Alors que son père vient de mourir, Jimmy Sangster Jr remet les pieds à Philadelphia, ville qu’il a quittée il y a des années en arrière. Policier comme son géniteur, Jimmy tombe sur le journal de celui-ci, où il faisait état d’étranges disparitions. En s’intéressant d’un peu plus près aux dernières notes laissées par Sangster Sr, il découvre que les vampires ne sont pas qu’une légende… et que son père pourrait bien être devenu l’un deux.
Scénariste de télévision (il a ainsi officié sur The Boondocks et American Gods), Rodney Barnes s’est aventuré depuis 2017 dans le monde du comics. Il a travaillé pour Marvel (Falcon, La mini-série Lando : Double or Nothing), Lion Forge et Image Comics. Pour Killadelphia, il s’associe avec Jason Shawn Alexander, qui a déjà de belles références dans le genre horrifique – voire vampirique. Il a ainsi participé à Tales of the Slayers, à 30 jours de Nuits, et a dessiné Van Helsing: From Beneath the Rue Morgue, une mini-série dans le même univers que le film de Stephen Sommers. On a également pu le voir en action dans Damn Nation, scénarisé par Andrew Cosby. Illustrateur depuis plus de 20 ans, il a notamment été récompensé par 2 nominations aux Eisner Awards.

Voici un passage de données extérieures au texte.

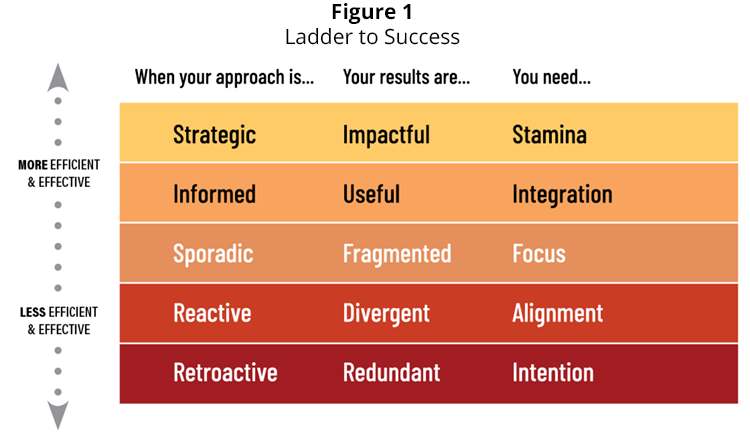 Figure 1 - Ladder to Success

Killadelphia tire son titre d’un terme imaginé par la presse locale, qui souligne la criminalité élevée de la ville [ref] https://edition.cnn.com/2012/02/11/us/philadelphia-violence/index.html[/ref]. Rodney Barnes met un duo improbable aux prises avec une délinquance qui n’a rien de naturelle. Un fils et son père devenu vampire vont s’opposer à un ancien président des États-Unis, John Adams, bien décidé à venger sa réputation et à inscrire son nom dans l’histoire. La trame est ponctuée de flash-backs, qui nous ramènent notamment à l’époque des Pères Fondateurs. Le récit propose en fil rouge une réflexion sur l’Histoire des États-Unis, ses débuts et ce qu’il en reste à l’heure actuelle. Et dans le même temps, le duo père/fils est également au cœur du scénario. Cette affaire va en effet donner aux Sangster matière à travailler ensemble, et à mettre en ordre des relations passées compliquées.

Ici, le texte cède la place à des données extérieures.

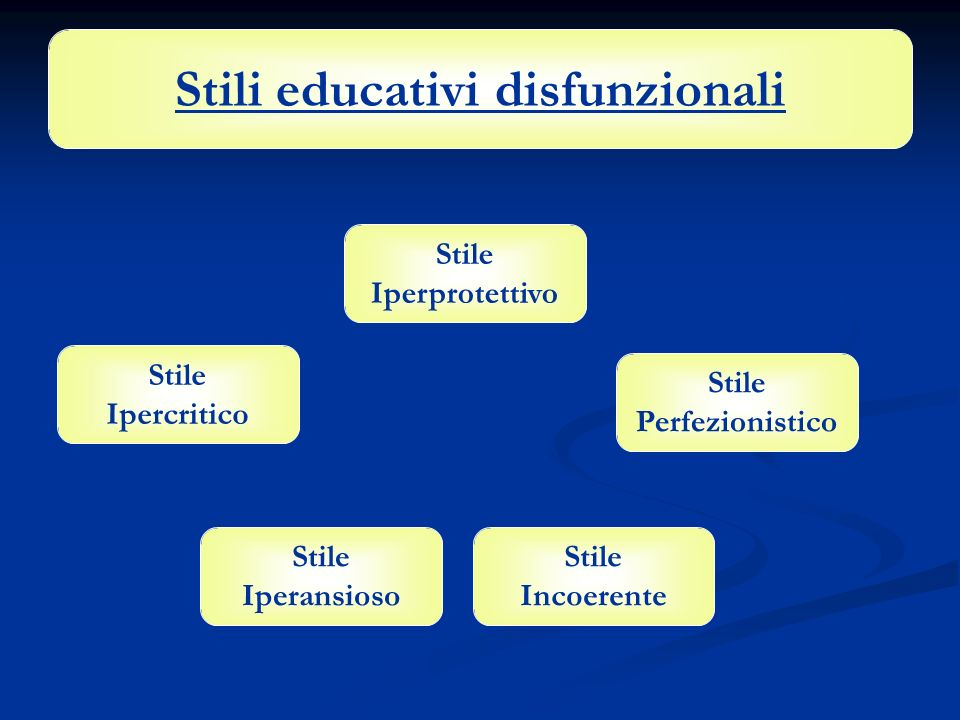 Stili educativi disfunzionali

Les illustrations de Jason Shawn Alexander collent parfaitement à l’histoire, entre polar, basculement post-apo et fiction surnaturelle. Le dessinateur maîtrise particulièrement les ombres dans lesquelles évoluent ses protagonistes. Son trait vif, qui lorgne parfois vers le photoréalisme, n’en est pas moins dynamique. Les cadrages sont bien pensés, et appuient à merveille les ambiances du scénario.

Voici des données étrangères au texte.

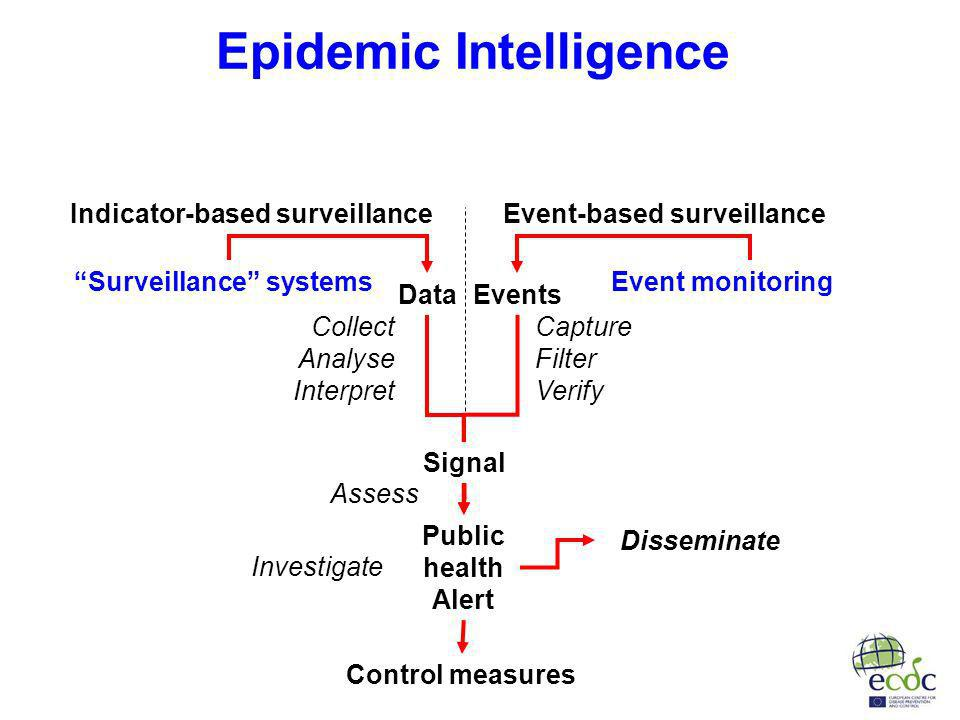 Epidemic Intelligence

On apprend au fil du récit que John Adams, deuxième président des États-Unis devenu vampire, fomente une insurrection. De quoi exploiter le lien qui existe entre pouvoir de l’ombre et vampirisme. La relation que les vampires entretiennent les uns avec les autres permettra à Sargent Sr, lui-même transformé en vampire, d’avoir accès à la mémoire d’Adams. Pour le reste, les créatures ici mises en scène se regroupent en nid, qu’elles investissent à la manière de chauve-souris. Elles craignent la morsure du soleil autant qu’un pieu enfoncé en plein cœur. Il y a également l’idée qu’Adams, s’il est le patient 0 de Philadelphie, n’est pas le premier vampire, et que ces derniers possèdent en eux des pouvoirs. D’où l’existence d’un livre, indéchiffrable, qui expliquerait comment en tirer profit. Enfin, difficile de ne pas voir un clin d’oeil à la Hammer dans le nom Sangster, surtout quand le héros se nomme Jimmy.
Un comics qui pose une ambiance très réussie, à la croisée des chemins entre plusieurs genres. Si l’histoire de fond est celle d’une enquête policière dans un contexte surnaturel, la relation entre les deux protagonistes principaux, les Sangster, joue sur les relations père/fils.